What the exercise asks:
Repeat word for word the stretch of the records from the line containing "What out of" through the line containing "is furthest from recessed", both lines included.

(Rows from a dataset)
::::

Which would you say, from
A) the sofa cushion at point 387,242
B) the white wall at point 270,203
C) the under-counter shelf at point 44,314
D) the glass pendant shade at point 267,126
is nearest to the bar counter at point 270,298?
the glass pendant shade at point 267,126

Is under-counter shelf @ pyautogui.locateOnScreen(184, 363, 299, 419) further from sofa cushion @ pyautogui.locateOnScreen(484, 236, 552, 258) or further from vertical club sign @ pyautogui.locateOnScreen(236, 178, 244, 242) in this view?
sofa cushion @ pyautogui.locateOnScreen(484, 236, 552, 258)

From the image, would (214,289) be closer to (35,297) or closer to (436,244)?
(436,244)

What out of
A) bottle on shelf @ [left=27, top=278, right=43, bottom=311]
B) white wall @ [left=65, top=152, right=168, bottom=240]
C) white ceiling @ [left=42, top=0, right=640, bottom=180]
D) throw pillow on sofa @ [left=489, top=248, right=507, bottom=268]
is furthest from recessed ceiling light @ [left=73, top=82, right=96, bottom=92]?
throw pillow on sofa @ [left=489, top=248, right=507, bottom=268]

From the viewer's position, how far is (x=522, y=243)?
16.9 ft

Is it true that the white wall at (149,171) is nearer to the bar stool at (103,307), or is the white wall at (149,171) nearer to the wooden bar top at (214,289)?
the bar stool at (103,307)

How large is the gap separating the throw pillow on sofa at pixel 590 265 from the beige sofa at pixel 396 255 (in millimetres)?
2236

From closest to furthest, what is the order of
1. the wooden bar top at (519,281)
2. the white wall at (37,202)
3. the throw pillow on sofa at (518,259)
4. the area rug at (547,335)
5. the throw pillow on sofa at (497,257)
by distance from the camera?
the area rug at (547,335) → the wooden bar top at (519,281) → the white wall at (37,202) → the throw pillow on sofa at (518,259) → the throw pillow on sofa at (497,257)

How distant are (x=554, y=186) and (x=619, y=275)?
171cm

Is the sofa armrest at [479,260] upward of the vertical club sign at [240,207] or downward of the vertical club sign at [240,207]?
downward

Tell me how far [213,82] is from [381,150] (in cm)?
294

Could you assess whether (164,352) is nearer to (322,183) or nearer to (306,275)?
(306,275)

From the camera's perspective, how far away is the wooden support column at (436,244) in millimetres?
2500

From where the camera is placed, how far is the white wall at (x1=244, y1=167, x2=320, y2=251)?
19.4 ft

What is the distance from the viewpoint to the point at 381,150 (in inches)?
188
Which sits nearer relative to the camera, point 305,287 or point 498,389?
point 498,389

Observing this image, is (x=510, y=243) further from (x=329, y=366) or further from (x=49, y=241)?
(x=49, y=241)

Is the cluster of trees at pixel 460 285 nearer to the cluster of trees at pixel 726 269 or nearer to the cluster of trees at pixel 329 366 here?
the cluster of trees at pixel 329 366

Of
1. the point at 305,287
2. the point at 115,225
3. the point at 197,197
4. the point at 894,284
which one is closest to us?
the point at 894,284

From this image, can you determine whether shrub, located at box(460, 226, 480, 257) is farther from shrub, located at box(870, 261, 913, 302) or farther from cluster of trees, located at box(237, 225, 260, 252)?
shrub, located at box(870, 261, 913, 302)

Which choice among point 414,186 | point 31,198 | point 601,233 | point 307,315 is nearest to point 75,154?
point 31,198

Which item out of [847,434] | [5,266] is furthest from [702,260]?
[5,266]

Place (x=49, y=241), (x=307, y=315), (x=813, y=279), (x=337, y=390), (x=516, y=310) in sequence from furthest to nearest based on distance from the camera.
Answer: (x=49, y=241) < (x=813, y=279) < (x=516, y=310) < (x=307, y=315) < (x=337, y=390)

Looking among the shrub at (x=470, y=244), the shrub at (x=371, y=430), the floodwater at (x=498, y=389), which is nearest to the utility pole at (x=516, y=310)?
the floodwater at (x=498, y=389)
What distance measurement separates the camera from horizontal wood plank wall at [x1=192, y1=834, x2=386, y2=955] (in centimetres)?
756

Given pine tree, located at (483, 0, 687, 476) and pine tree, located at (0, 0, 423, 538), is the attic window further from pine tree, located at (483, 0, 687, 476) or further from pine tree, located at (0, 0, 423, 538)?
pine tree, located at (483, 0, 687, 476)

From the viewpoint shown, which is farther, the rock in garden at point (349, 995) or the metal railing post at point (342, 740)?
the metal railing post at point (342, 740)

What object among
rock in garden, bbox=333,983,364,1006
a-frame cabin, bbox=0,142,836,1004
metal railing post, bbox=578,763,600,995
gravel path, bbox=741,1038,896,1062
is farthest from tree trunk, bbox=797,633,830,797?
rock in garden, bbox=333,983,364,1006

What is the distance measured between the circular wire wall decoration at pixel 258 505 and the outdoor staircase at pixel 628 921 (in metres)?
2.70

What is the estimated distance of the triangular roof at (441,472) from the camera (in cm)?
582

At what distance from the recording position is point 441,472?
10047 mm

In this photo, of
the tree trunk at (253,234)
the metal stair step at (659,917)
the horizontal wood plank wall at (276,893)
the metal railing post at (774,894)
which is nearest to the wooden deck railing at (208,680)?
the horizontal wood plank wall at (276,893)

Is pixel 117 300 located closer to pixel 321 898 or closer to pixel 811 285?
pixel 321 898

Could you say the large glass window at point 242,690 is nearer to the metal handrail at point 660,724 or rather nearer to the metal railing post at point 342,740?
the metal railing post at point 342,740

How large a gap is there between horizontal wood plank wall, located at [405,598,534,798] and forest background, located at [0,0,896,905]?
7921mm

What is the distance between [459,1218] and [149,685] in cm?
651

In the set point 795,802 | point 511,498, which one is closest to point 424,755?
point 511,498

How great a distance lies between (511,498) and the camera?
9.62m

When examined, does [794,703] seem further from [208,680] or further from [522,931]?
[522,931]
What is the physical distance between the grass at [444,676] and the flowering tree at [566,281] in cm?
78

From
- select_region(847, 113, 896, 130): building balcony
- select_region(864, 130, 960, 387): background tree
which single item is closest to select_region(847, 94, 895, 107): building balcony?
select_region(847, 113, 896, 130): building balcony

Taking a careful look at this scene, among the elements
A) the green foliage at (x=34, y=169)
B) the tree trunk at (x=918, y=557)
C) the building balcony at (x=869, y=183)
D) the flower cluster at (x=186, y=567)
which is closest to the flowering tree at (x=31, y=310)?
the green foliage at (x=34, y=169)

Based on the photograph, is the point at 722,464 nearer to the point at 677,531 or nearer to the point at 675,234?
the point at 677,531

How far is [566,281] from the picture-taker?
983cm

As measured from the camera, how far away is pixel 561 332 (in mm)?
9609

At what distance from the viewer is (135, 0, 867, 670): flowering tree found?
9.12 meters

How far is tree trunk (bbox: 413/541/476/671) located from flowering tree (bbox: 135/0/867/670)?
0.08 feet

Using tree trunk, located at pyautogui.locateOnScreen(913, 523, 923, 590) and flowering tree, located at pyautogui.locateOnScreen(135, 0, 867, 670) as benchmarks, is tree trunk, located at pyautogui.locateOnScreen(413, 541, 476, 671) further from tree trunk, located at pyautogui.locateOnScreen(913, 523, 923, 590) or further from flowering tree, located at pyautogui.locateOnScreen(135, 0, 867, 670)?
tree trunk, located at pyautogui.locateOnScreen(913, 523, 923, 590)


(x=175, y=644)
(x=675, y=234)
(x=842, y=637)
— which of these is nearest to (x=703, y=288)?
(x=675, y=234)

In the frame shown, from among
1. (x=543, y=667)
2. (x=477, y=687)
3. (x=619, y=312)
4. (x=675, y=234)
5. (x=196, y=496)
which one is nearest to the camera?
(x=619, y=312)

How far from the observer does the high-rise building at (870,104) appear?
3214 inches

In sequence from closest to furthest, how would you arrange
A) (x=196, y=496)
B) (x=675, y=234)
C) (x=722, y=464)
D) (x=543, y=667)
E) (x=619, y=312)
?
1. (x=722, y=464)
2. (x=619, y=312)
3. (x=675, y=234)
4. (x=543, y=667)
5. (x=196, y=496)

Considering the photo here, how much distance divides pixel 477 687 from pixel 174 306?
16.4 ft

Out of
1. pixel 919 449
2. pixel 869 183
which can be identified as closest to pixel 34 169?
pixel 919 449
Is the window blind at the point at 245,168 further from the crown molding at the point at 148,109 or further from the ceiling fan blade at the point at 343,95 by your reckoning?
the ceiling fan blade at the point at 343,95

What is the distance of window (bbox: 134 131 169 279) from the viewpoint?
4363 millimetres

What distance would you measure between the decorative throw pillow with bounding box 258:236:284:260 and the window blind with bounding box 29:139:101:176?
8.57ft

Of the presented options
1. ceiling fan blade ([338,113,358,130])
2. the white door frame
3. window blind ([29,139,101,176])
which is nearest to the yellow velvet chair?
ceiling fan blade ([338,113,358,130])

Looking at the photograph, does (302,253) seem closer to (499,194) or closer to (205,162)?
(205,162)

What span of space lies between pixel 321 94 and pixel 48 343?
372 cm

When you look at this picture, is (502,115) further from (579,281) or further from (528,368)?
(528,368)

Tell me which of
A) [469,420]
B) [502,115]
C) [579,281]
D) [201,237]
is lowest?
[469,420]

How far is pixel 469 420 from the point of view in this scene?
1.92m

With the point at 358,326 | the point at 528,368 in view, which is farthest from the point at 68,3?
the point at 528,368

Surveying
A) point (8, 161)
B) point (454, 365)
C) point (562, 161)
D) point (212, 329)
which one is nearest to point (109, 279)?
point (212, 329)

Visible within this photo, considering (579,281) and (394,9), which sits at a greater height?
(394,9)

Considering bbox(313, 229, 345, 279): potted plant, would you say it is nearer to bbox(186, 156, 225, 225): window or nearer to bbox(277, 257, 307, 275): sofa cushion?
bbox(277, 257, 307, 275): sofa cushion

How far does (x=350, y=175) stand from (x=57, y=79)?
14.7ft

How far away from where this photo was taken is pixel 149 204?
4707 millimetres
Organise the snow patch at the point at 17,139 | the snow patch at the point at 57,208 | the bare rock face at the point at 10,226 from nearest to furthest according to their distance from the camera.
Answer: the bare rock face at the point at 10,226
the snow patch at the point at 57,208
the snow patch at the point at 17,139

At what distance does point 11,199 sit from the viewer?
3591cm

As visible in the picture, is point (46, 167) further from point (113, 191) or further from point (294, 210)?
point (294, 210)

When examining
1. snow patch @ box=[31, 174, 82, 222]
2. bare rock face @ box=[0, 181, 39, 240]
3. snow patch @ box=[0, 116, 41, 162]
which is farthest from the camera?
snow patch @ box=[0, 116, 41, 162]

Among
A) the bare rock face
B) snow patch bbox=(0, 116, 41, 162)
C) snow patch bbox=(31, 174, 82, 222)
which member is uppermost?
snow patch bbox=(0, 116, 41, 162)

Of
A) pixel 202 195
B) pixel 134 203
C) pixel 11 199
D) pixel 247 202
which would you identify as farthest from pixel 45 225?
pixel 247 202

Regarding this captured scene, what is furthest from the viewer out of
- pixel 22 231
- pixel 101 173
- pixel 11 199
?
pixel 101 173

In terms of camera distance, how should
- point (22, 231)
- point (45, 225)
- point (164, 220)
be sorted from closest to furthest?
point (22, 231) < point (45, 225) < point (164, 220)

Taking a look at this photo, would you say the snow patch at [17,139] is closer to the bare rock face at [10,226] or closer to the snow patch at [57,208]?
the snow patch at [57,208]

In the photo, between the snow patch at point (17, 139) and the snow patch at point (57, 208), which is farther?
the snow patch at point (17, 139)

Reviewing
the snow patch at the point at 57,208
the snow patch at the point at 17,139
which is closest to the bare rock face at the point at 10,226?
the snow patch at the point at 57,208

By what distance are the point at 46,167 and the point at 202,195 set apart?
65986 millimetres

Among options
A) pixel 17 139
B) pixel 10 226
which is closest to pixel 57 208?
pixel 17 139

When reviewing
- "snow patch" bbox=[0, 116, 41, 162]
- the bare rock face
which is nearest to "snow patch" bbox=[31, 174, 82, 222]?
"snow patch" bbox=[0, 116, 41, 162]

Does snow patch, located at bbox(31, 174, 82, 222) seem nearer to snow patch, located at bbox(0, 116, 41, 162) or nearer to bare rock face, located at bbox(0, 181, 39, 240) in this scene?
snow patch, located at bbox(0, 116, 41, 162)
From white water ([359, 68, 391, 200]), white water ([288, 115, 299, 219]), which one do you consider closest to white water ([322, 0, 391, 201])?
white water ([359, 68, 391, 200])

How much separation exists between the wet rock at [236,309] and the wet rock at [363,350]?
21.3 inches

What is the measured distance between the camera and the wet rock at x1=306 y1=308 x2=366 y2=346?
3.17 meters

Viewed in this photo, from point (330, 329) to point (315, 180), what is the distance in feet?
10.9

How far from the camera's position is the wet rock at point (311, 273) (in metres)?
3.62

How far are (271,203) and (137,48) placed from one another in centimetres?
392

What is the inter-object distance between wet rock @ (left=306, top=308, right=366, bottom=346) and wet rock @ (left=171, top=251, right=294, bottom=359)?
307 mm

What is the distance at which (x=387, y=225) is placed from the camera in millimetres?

::::

Final result:
What out of
A) bottle on shelf @ [left=27, top=278, right=43, bottom=311]
B) white wall @ [left=65, top=152, right=168, bottom=240]
C) white ceiling @ [left=42, top=0, right=640, bottom=180]
D) throw pillow on sofa @ [left=489, top=248, right=507, bottom=268]
is furthest from recessed ceiling light @ [left=73, top=82, right=96, bottom=92]?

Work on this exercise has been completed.